_Work to be completed_
Each record below must be retyped exactly, with nothing left out.

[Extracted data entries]
- - - - - - -

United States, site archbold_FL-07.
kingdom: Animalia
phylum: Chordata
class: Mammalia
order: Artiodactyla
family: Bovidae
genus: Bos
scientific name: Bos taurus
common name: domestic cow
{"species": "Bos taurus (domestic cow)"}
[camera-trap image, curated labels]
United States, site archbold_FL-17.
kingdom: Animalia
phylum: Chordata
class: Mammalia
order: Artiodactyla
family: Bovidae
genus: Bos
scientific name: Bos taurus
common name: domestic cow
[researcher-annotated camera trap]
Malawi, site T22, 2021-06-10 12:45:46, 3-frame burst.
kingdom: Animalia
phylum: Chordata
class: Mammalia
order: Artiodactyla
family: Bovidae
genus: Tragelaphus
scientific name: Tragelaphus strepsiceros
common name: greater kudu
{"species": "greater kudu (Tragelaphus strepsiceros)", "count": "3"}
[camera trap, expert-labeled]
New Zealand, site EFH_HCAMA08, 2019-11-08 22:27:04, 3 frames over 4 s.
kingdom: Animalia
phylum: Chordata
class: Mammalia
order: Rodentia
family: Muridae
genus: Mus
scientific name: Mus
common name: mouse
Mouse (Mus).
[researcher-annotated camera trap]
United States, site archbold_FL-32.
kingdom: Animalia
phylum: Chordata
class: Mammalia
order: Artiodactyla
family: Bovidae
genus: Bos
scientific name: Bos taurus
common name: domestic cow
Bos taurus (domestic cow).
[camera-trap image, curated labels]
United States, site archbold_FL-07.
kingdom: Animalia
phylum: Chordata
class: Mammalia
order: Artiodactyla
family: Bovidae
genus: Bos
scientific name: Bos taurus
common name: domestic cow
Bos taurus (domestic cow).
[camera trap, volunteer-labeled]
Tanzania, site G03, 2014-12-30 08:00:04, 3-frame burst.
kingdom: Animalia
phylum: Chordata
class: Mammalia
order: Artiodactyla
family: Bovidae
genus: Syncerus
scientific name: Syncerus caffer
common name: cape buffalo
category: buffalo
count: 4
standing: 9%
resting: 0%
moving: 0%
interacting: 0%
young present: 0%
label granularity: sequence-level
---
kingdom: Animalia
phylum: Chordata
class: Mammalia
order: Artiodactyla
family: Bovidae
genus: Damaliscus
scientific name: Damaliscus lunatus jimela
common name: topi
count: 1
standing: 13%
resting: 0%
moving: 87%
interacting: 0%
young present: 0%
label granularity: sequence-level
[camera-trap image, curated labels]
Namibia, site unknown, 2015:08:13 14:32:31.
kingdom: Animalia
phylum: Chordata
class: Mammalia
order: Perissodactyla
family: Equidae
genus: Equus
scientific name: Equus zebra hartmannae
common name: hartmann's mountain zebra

- - - - - - -

_The completed task_
United States, site archbold_FL-07.
kingdom: Animalia
phylum: Chordata
class: Mammalia
order: Artiodactyla
family: Bovidae
genus: Bos
scientific name: Bos taurus
common name: domestic cow
{"species": "Bos taurus (domestic cow)"}
[camera-trap image, curated labels]
United States, site archbold_FL-17.
kingdom: Animalia
phylum: Chordata
class: Mammalia
order: Artiodactyla
family: Bovidae
genus: Bos
scientific name: Bos taurus
common name: domestic cow
[researcher-annotated camera trap]
Malawi, site T22, 2021-06-10 12:45:46, 3-frame burst.
kingdom: Animalia
phylum: Chordata
class: Mammalia
order: Artiodactyla
family: Bovidae
genus: Tragelaphus
scientific name: Tragelaphus strepsiceros
common name: greater kudu
{"species": "greater kudu (Tragelaphus strepsiceros)", "count": "3"}
[camera trap, expert-labeled]
New Zealand, site EFH_HCAMA08, 2019-11-08 22:27:04, 3 frames over 4 s.
kingdom: Animalia
phylum: Chordata
class: Mammalia
order: Rodentia
family: Muridae
genus: Mus
scientific name: Mus
common name: mouse
Mouse (Mus).
[researcher-annotated camera trap]
United States, site archbold_FL-32.
kingdom: Animalia
phylum: Chordata
class: Mammalia
order: Artiodactyla
family: Bovidae
genus: Bos
scientific name: Bos taurus
common name: domestic cow
Bos taurus (domestic cow).
[camera-trap image, curated labels]
United States, site archbold_FL-07.
kingdom: Animalia
phylum: Chordata
class: Mammalia
order: Artiodactyla
family: Bovidae
genus: Bos
scientific name: Bos taurus
common name: domestic cow
Bos taurus (domestic cow).
[camera trap, volunteer-labeled]
Tanzania, site G03, 2014-12-30 08:00:04, 3-frame burst.
kingdom: Animalia
phylum: Chordata
class: Mammalia
order: Artiodactyla
family: Bovidae
genus: Syncerus
scientific name: Syncerus caffer
common name: cape buffalo
category: buffalo
count: 4
standing: 9%
resting: 0%
moving: 0%
interacting: 0%
young present: 0%
label granularity: sequence-level
---
kingdom: Animalia
phylum: Chordata
class: Mammalia
order: Artiodactyla
family: Bovidae
genus: Damaliscus
scientific name: Damaliscus lunatus jimela
common name: topi
count: 1
standing: 13%
resting: 0%
moving: 87%
interacting: 0%
young present: 0%
label granularity: sequence-level
[camera-trap image, curated labels]
Namibia, site unknown, 2015:08:13 14:32:31.
kingdom: Animalia
phylum: Chordata
class: Mammalia
order: Perissodactyla
family: Equidae
genus: Equus
scientific name: Equus zebra hartmannae
common name: hartmann's mountain zebra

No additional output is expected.